▶ _SOURCE EXTRACT_
******************************

Ali Çehreli:
Agreed.
But I am not that sure about this particular function anymore
because for the function to be not 'strongly exception safe',
the input string must be invalid UTF-8 to begin with.
I am not sure how bad it is to not preserve the actual
invalidness of the string in that case. :)
I see. This is a matter of design. I see some possible solutions:
1) Do nothing, assume input is well-formed UTF-8, otherwise
output will be wrong (or it will throw an exception unsafely).
This is what Phobos may be doing in this case.
2) Put a UTF validate inside the function pre-condition if the
input is a narrow string. This will slow down code in non-release
mode, maybe too much.
3) Use a stronger type system, that enforces pre-conditions and
post-conditions in a smarter way. This means if the return value
of a function that has 'validate' inside its post-condition is
given as input to a function that has 'validate' inside its
pre-condition, the validate is run only once even in non-release
mode. Generally if you use many string functions this leads to
the saving of lot of 'validate' functions. This solution is
appreciated by Eiffel languages.
4) Use two different types, one for validated UTF-8 and one for
unvalidated UTF-8. Unless you have bad bugs in your code this
will avoid most calls to 'validate'. This solution is very simple
because it doesn't require a smart compiler, and it's appreciated
in languages like Haskell (example, see: http://www.yesodweb.com/
).
Bye,
bearophile

******************************

▶ _INFORMATION SHOWN_
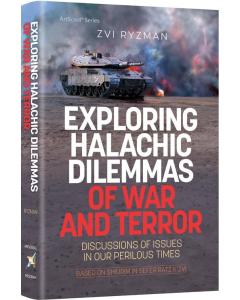Exploring Halachic Dilemmas of War and Terror
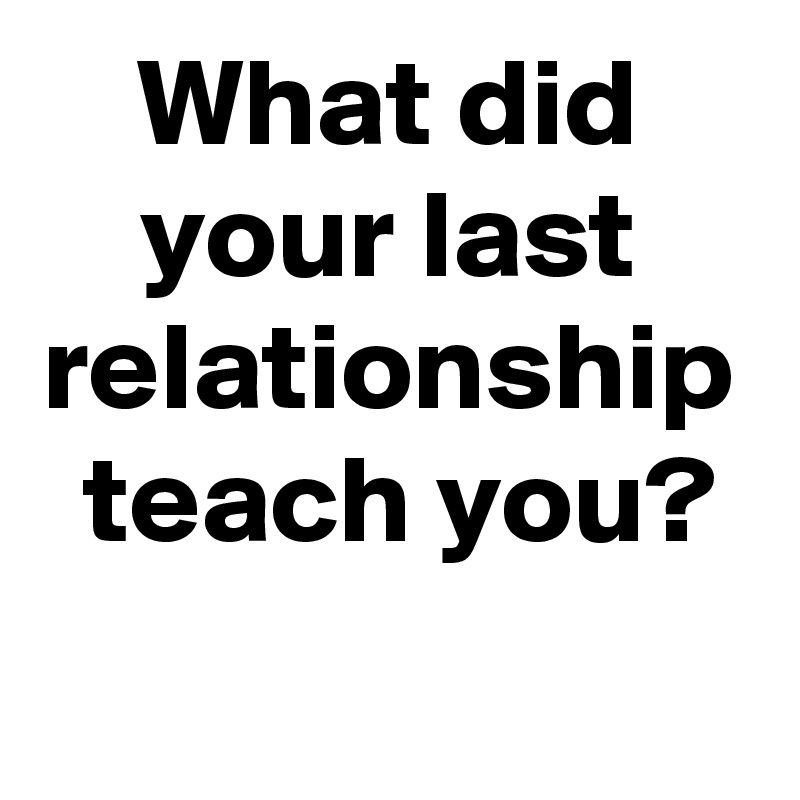 what-did-your-last-relationship-teach-you-post-by-janem803-on-boldomatic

******************************

▶ _WORK TASK_
Reproduce the part of the UTF-8 forum post that begins at the words "But I am not" and stops after "that case. :)".

▶ _RESULT FOR THIS EXERCISE_
But I am not that sure about this particular function anymore
because for the function to be not 'strongly exception safe',
the input string must be invalid UTF-8 to begin with.
I am not sure how bad it is to not preserve the actual
invalidness of the string in that case. :)